Se tragó su enfado como pudo y preguntó en qué lugar específico ocurriría, dada la amplitud de la región, pero Padua rio y le dijo que era un secreto, lo sabría a su debido tiempo. No insistió, aunque tampoco se resignó.
Volvió a pensar en estas cosas mientras esperaba sentado frente a la puerta de embarque. Como se trataba de un vuelo nacional, el proceso de abordaje fue corto y rápido. A las diez de la mañana despegó el avión y tres horas y media después aterrizaba en el Aeródromo Balmaceda, de Coyhaique.
No era la primera vez que estaba en el sur. De hecho, había liderado unos juegos de guerra muchos años atrás en la región de los fiordos en pleno invierno, para probar la capacidad de adaptación de los hombres a su cargo. Aquello fue un cuello de botella para muchos, que al final terminaron abandonando la milicia.
–¿Y al llegar allá qué tengo que hacer? –había preguntado Arturo.
–No se preocupe, nosotros lo recogeremos. Solo asegúrese de llevar una buena parka. Es verano, pero eso no significa nada allí.
Solo llevaba una mochila con dos o tres mudas de ropa, así que no tuvo que perder el tiempo esperando ninguna maleta y salió directo al vestíbulo principal del aeropuerto. De inmediato vio un cartel con su nombre y caminó hacia la persona que lo sostenía. Era un hombre un poco mayor que él –acababa de cumplir cuarenta y cinco el diciembre pasado–, tenía una cara redonda y cuerpo rechoncho, barba espesa, gorra de lana, parka y botas. Se saludaron y el hombre se presentó como el piloto que lo llevaría cerca de las termas.
Termas, ¿eh?
Antes de partir, Arturo compró un par de empanadas de almuerzo y después siguió al hombre.

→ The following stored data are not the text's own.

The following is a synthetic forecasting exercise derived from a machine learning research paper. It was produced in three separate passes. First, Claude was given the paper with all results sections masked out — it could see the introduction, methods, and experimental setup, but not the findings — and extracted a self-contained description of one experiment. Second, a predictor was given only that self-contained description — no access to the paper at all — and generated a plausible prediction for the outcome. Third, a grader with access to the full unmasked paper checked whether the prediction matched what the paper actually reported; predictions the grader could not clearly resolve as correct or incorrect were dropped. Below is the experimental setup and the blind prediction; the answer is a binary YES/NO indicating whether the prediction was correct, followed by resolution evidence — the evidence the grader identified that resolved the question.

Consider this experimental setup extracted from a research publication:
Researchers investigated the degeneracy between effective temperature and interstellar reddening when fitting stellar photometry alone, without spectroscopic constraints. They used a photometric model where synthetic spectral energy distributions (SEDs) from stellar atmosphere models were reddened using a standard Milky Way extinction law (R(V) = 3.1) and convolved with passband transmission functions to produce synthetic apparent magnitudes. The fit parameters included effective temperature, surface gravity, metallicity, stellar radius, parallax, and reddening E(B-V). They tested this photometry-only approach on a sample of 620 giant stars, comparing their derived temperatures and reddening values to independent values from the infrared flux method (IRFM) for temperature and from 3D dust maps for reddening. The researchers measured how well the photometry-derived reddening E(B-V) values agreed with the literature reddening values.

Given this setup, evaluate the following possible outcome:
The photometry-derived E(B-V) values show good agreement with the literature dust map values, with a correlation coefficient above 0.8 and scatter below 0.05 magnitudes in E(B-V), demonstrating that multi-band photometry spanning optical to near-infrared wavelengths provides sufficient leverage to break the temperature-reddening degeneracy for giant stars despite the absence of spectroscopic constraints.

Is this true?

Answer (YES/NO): NO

Salieron de la terminal al despejado y ventoso día, pero no subieron a ningún vehículo; rodearon el edificio a pie en una caminata de unos diez minutos, durante la cual el hombre no paró de hablar de Aysén y de los atractivos turísticos que ofrecía. Arturo comprendió que lo consideraba un turista más, y eso significaba que el piloto no estaba involucrado en el asunto.

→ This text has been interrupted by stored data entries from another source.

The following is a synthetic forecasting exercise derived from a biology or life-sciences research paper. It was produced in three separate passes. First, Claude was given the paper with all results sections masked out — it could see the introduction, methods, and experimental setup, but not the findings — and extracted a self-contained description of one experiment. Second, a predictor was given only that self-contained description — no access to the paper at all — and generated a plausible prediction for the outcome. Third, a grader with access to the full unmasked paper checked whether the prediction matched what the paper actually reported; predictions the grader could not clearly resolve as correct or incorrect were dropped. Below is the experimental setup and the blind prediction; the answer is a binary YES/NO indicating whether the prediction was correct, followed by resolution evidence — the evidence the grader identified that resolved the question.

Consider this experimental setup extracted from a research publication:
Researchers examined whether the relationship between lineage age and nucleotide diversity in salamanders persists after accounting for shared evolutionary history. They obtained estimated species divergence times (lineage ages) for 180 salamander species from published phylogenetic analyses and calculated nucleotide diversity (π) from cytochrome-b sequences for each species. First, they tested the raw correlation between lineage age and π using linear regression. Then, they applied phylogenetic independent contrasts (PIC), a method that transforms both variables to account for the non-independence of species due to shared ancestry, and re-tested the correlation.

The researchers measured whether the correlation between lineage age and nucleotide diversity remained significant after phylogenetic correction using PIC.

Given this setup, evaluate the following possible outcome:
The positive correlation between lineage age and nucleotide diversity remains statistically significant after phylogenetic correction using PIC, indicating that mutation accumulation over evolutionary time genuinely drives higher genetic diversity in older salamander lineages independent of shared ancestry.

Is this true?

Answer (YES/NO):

Dejaron atrás los grandes aviones que despegaban y aterrizaban de manera intermitente y llegaron a un alejado hangar, frente al que esperaba un Cessna 206. La pista que se extendía delante de la avioneta era de tierra apisonada, sin pavimentar. Subieron a bordo y el piloto le dio las instrucciones de seguridad. Todavía las recuerdo, se dijo él. Pensó en su familia mientras comenzaban a acelerar y el aparato alzaba el vuelo. Trató de recordar las distancias que se había aprendido de memoria, y preguntó:
–¿Dónde aterrizaremos? Unos amigos prepararon este viaje, así que estoy un poco nervioso porque esos huevones son capaces de cualquier cosa.

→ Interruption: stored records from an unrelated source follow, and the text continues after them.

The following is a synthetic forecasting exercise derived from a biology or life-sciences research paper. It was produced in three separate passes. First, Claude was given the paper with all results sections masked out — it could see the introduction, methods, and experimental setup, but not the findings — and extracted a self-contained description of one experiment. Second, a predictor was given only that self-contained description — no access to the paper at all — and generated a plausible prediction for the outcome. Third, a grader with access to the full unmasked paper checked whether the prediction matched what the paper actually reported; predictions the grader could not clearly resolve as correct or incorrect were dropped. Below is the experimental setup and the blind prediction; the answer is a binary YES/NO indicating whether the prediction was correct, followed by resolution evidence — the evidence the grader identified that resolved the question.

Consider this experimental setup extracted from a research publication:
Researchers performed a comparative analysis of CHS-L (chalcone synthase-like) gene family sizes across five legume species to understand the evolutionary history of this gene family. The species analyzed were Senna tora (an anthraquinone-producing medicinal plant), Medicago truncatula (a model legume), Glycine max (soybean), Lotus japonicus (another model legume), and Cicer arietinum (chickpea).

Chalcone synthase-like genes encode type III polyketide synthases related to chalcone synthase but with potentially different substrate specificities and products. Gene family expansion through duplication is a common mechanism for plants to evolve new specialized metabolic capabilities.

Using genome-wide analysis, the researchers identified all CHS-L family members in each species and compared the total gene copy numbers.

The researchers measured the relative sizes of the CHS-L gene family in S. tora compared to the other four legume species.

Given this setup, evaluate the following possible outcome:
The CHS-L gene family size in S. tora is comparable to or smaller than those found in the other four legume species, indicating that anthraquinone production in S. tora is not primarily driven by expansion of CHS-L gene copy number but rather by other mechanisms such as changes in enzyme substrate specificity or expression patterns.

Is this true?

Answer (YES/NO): NO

Fingió reír, entre divertido y nervioso.
–No se preocupe, está en buenas manos –lo tranquilizó el hombre. No era la primera vez que escuchaba aquello, así que entendía el temor de su pasajero–. Vamos a aterrizar en Puyuhuapi, las termas están a solo dieciséis kilómetros de ahí.
Coyhaique y Puyuhuapi. En medio estaba el Parque Nacional Queulat, y creía saber qué eran las termas que mencionaba el hombre. Bien, ya tenía cierta referencia e información útil.